→ TASK TO CARRY OUT: Copy the items word for word, from the line with "Time of clock at [184,175,248,238]: 10:23" to the line with "Time of clock at [813,338,846,375]: 9:12", both ends included.

-- BEGIN MATERIAL FOR THE TASK --

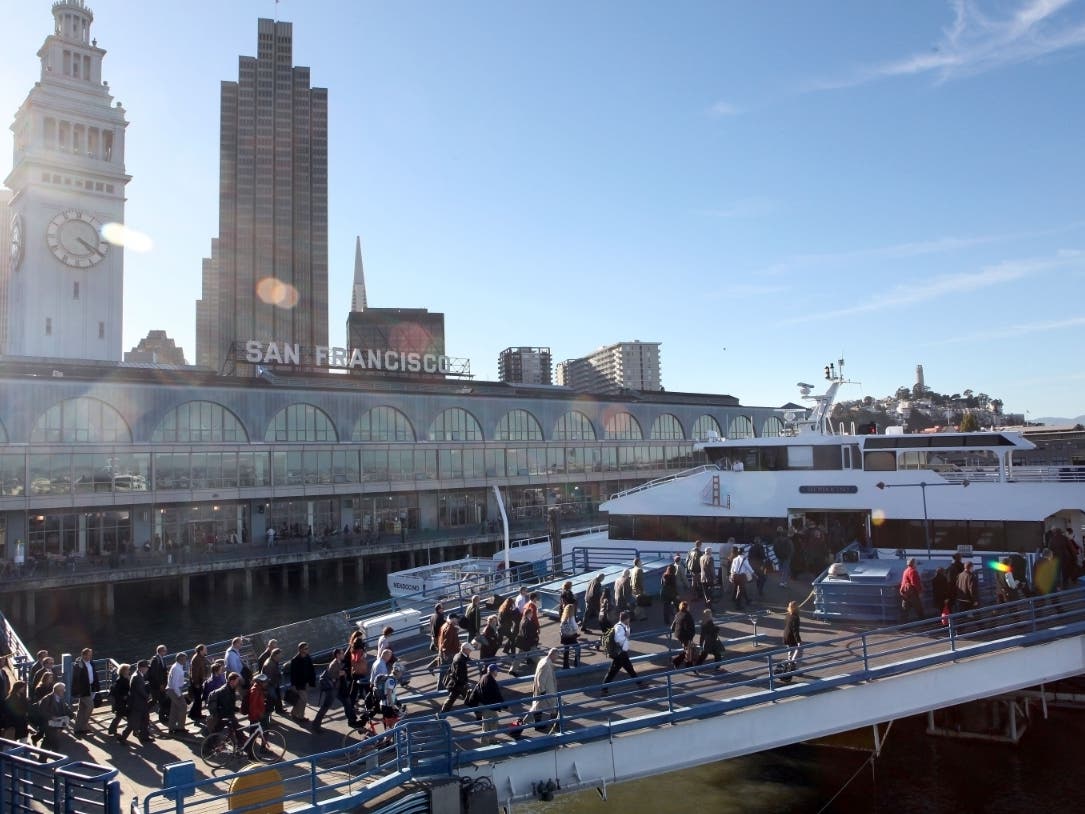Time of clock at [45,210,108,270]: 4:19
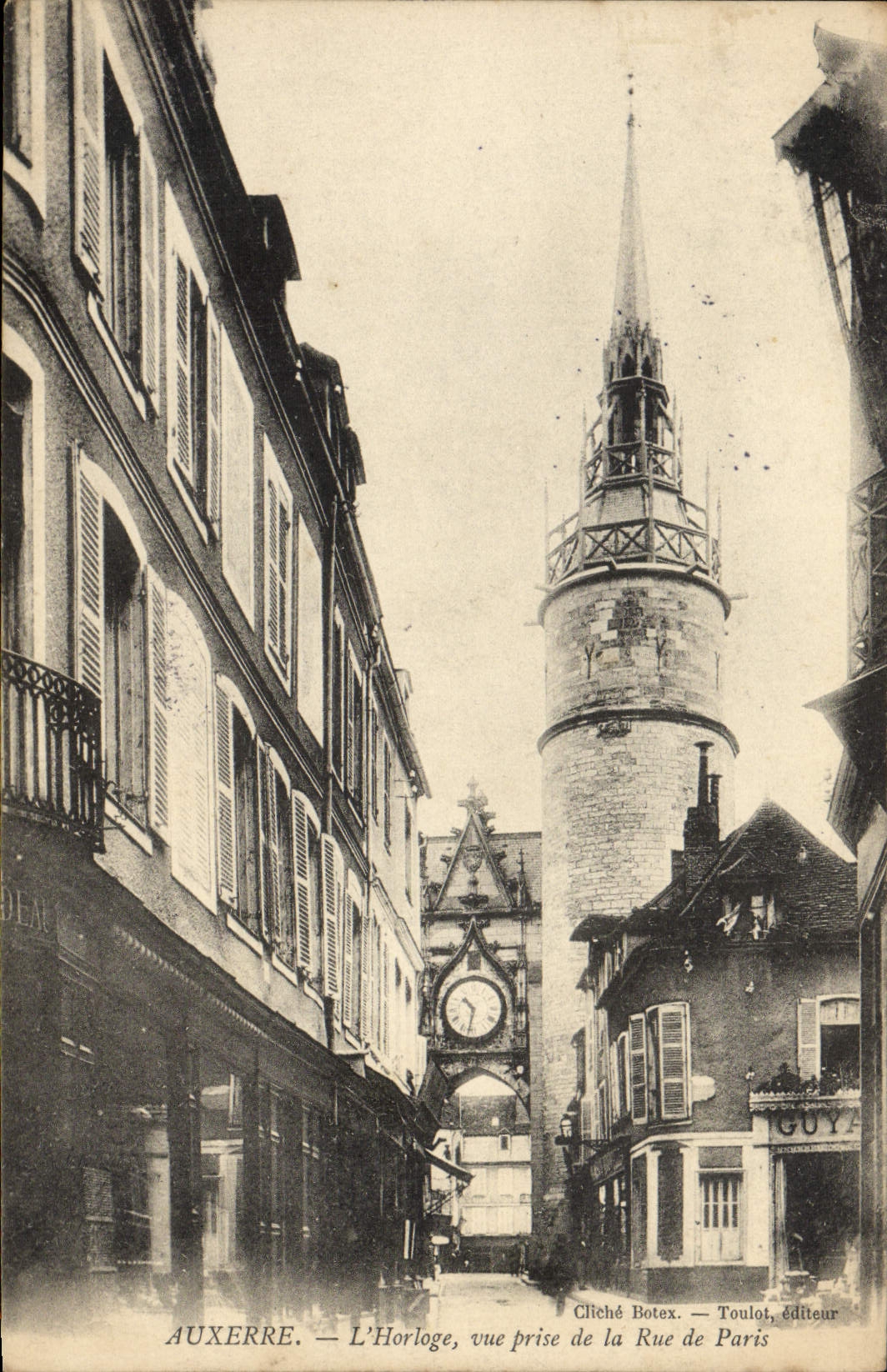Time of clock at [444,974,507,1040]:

-- END MATERIAL FOR THE TASK --
-- BEGIN MATERIAL FOR THE TASK --

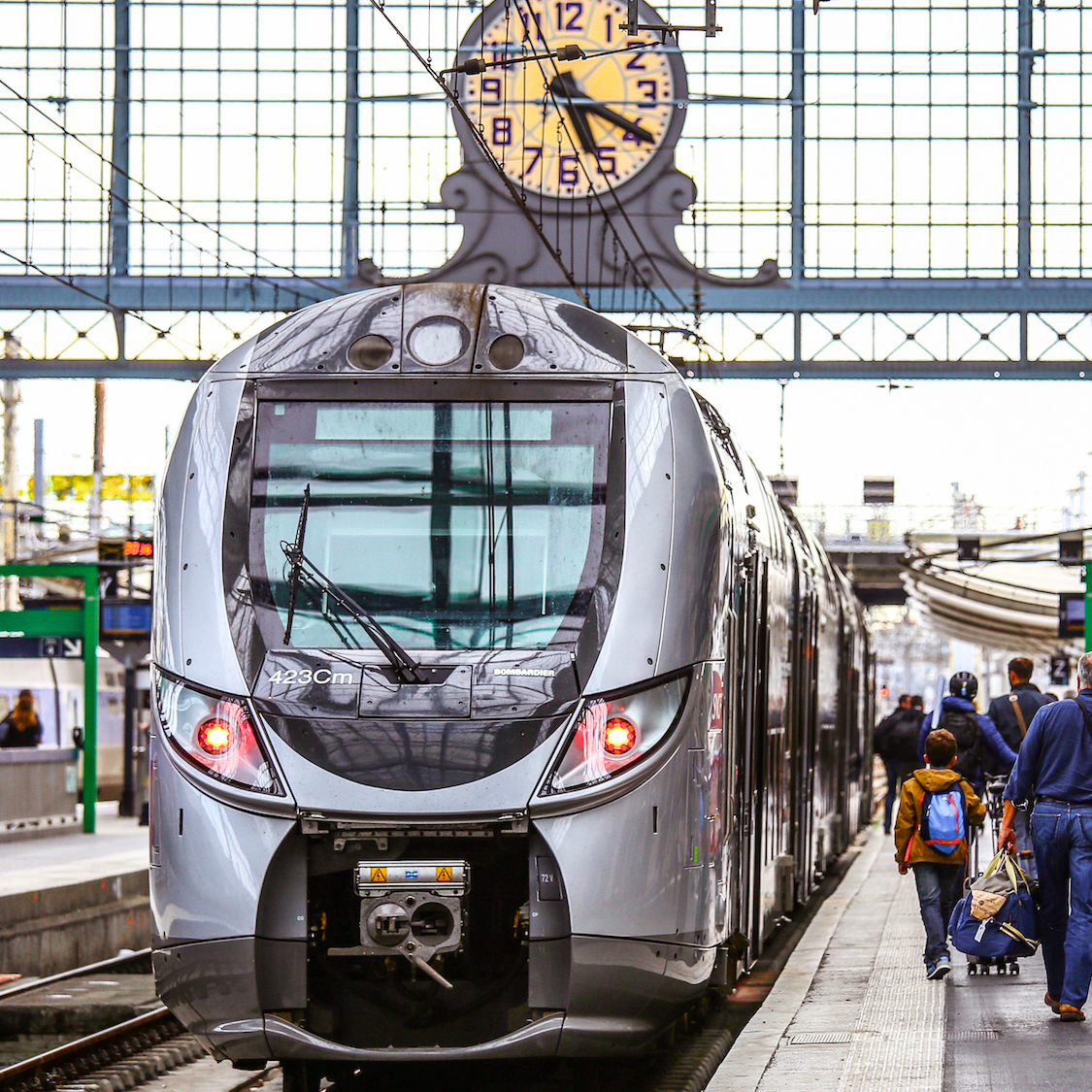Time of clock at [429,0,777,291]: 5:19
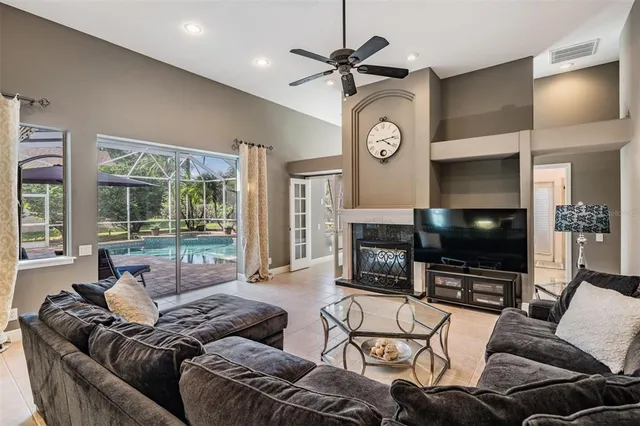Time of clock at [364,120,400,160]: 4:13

-- END MATERIAL FOR THE TASK --
-- BEGIN MATERIAL FOR THE TASK --

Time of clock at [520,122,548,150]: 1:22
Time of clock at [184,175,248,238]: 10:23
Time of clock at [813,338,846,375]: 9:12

-- END MATERIAL FOR THE TASK --

→ TASK RESULT:
Time of clock at [184,175,248,238]: 10:23
Time of clock at [813,338,846,375]: 9:12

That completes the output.